WORK TO COMPLETE: Would you please repeat all of the data exactly, omitting the pictures?

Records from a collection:
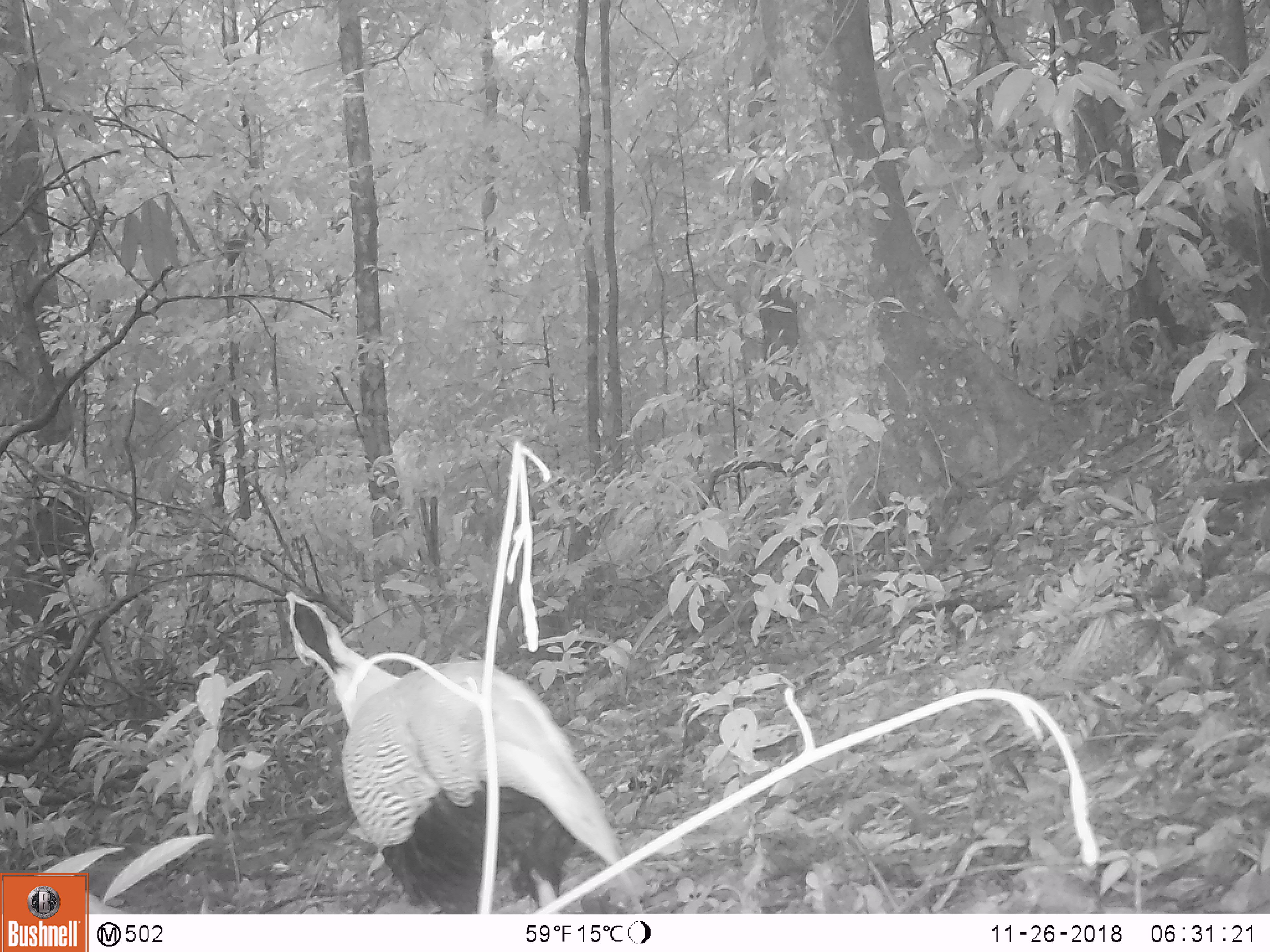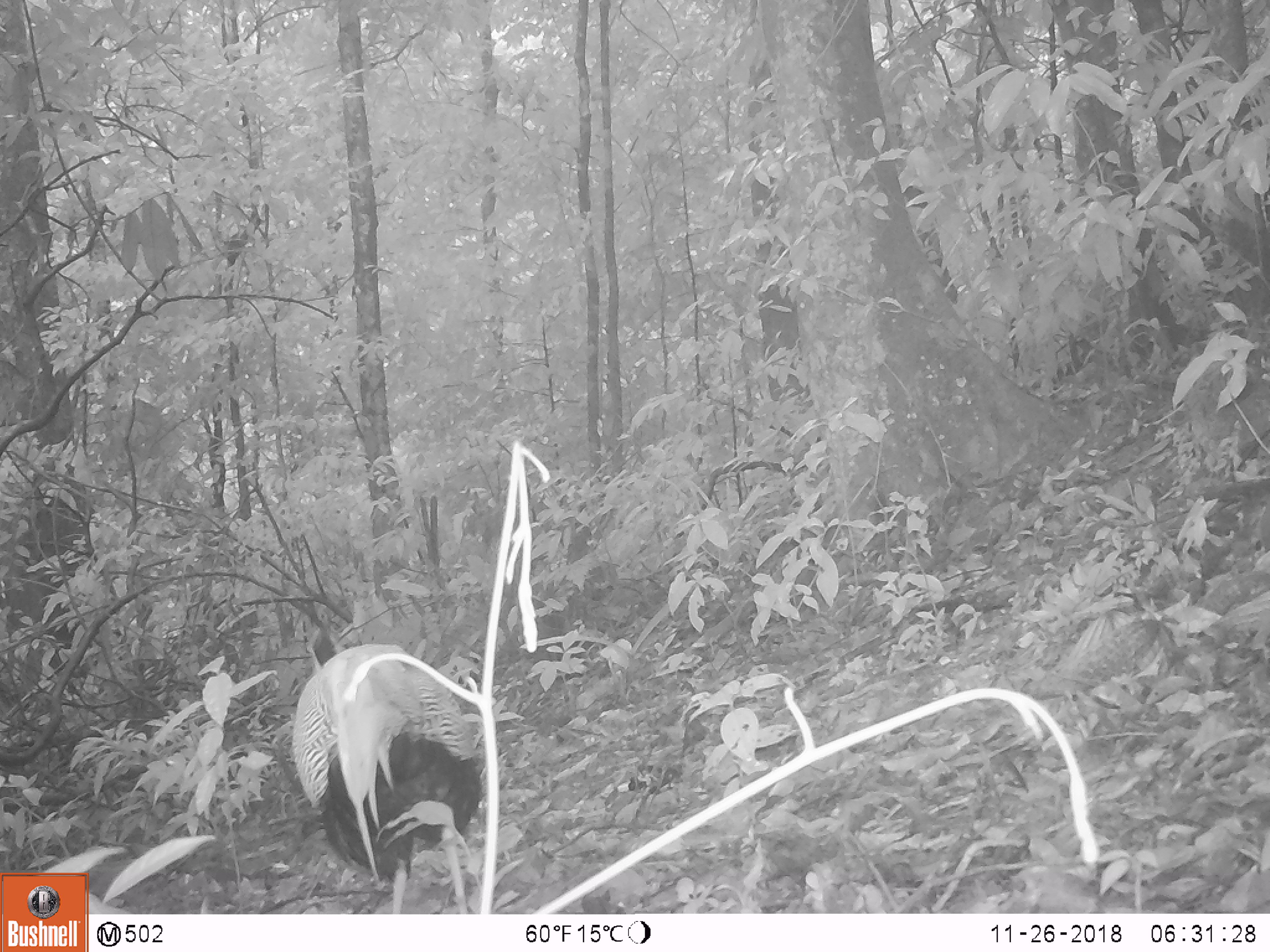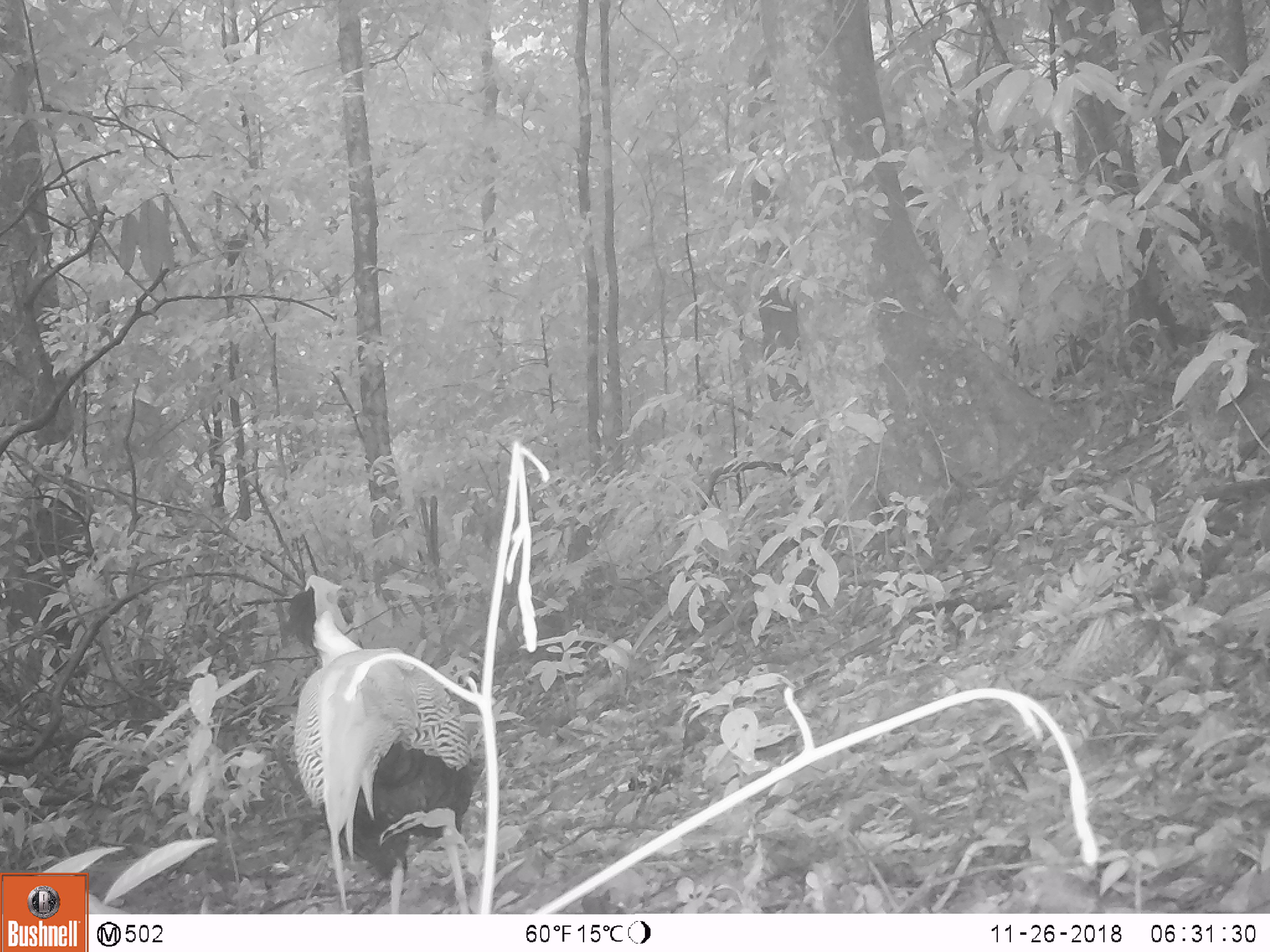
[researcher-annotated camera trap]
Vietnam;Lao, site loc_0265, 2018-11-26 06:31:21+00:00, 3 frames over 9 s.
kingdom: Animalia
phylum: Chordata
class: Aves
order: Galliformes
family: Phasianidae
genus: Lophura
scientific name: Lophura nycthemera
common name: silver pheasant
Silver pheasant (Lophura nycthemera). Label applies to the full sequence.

SOLUTION:
[researcher-annotated camera trap]
Vietnam;Lao, site loc_0265, 2018-11-26 06:31:21+00:00, 3 frames over 9 s.
kingdom: Animalia
phylum: Chordata
class: Aves
order: Galliformes
family: Phasianidae
genus: Lophura
scientific name: Lophura nycthemera
common name: silver pheasant
Silver pheasant (Lophura nycthemera). Label applies to the full sequence.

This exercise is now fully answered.